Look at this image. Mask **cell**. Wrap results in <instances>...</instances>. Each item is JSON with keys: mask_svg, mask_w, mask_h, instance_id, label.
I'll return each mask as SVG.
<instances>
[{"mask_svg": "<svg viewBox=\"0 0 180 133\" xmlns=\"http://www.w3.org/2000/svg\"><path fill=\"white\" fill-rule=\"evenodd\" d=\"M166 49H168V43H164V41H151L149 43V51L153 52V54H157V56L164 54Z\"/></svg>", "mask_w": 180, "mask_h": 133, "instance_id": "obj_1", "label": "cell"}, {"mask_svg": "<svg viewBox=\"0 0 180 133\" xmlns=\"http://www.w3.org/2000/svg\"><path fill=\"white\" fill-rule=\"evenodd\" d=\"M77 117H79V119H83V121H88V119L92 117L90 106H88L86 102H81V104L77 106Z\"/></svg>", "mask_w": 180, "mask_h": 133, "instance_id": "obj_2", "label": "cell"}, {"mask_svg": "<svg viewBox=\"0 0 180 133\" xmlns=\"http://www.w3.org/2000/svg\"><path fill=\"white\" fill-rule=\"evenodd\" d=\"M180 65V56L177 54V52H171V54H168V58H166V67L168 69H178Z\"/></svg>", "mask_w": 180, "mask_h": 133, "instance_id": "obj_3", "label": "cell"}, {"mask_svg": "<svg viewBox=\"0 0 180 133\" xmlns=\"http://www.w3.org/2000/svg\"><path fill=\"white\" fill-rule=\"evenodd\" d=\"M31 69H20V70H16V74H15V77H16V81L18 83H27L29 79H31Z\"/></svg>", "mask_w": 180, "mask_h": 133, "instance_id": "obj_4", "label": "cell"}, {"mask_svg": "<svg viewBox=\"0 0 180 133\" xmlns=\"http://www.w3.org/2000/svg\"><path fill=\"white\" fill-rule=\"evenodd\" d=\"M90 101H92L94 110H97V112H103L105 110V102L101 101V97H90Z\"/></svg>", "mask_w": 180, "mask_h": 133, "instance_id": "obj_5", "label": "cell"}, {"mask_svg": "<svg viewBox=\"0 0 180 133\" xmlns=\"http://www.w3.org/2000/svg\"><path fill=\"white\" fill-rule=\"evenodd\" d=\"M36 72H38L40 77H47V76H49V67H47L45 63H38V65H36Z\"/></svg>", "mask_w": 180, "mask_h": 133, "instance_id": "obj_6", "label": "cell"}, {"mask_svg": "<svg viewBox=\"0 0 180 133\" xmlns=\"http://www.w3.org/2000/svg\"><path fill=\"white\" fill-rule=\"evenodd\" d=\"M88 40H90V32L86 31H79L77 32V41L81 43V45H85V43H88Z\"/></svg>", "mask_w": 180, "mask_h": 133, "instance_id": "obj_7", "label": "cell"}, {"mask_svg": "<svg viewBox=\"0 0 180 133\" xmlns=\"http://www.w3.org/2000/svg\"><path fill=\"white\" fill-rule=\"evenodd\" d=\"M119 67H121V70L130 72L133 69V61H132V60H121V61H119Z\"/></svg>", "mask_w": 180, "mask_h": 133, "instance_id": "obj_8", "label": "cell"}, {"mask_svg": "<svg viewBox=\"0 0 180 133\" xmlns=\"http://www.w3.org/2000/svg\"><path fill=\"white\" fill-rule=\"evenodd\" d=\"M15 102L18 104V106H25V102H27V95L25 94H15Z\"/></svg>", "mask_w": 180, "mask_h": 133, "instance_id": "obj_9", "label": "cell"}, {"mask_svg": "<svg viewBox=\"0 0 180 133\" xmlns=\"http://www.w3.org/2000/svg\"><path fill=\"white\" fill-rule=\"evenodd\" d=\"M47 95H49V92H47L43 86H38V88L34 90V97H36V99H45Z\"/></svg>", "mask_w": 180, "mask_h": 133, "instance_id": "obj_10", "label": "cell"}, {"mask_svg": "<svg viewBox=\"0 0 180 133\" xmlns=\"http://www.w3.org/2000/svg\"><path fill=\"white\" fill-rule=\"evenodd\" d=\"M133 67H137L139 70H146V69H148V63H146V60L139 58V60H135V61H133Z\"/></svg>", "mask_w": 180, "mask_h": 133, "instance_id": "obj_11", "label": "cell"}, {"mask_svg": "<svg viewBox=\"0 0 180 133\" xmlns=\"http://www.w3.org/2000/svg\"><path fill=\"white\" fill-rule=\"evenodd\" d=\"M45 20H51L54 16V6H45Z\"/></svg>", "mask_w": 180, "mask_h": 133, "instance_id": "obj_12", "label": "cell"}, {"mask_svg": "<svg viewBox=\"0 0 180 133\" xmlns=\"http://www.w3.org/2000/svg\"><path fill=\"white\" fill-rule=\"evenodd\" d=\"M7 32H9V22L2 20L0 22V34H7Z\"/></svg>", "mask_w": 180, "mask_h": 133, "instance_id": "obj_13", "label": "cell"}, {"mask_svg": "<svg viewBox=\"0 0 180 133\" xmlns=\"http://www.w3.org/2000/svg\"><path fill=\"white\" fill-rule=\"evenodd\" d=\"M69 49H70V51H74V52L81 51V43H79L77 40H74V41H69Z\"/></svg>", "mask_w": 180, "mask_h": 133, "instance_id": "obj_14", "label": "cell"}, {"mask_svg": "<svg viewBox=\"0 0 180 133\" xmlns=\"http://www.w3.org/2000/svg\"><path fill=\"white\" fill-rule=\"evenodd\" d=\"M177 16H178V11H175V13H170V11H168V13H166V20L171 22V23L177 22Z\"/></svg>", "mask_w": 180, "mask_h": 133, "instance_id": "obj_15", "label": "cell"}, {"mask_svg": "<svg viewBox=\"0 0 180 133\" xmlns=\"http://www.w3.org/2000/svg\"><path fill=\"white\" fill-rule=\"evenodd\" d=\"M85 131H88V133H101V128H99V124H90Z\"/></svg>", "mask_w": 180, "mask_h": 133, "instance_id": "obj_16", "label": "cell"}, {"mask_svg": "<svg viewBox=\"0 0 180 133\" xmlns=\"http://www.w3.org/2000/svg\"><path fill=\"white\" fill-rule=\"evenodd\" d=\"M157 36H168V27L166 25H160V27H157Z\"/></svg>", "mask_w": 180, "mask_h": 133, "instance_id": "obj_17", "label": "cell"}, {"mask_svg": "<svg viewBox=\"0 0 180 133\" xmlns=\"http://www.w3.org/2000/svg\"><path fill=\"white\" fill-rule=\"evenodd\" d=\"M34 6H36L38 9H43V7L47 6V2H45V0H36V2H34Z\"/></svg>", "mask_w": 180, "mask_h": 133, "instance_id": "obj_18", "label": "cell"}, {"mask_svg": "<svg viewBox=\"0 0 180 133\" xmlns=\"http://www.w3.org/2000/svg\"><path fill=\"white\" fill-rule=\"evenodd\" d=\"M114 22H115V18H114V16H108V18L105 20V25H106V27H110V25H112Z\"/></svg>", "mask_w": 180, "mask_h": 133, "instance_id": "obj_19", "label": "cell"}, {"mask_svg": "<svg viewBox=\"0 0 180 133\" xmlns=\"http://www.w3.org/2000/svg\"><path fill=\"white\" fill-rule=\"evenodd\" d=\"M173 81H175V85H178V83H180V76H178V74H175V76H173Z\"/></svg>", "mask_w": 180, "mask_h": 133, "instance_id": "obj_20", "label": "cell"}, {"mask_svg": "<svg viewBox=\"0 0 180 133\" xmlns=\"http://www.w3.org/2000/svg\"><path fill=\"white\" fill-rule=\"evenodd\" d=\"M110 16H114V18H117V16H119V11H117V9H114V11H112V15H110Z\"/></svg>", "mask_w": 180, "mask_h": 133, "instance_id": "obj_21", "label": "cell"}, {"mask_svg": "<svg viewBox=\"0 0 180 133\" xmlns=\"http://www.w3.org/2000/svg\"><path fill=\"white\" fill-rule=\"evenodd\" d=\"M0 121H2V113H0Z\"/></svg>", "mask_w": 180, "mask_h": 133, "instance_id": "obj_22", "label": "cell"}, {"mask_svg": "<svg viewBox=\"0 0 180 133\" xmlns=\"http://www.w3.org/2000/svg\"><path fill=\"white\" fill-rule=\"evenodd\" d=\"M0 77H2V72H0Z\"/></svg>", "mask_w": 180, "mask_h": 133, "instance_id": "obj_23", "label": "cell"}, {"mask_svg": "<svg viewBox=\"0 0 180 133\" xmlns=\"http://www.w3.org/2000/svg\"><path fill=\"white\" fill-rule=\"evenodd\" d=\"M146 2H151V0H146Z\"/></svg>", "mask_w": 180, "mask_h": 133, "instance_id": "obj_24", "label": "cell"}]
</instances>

--------------------------------------------------

State how many of the rows above contain the string "instances", and give only the number.

3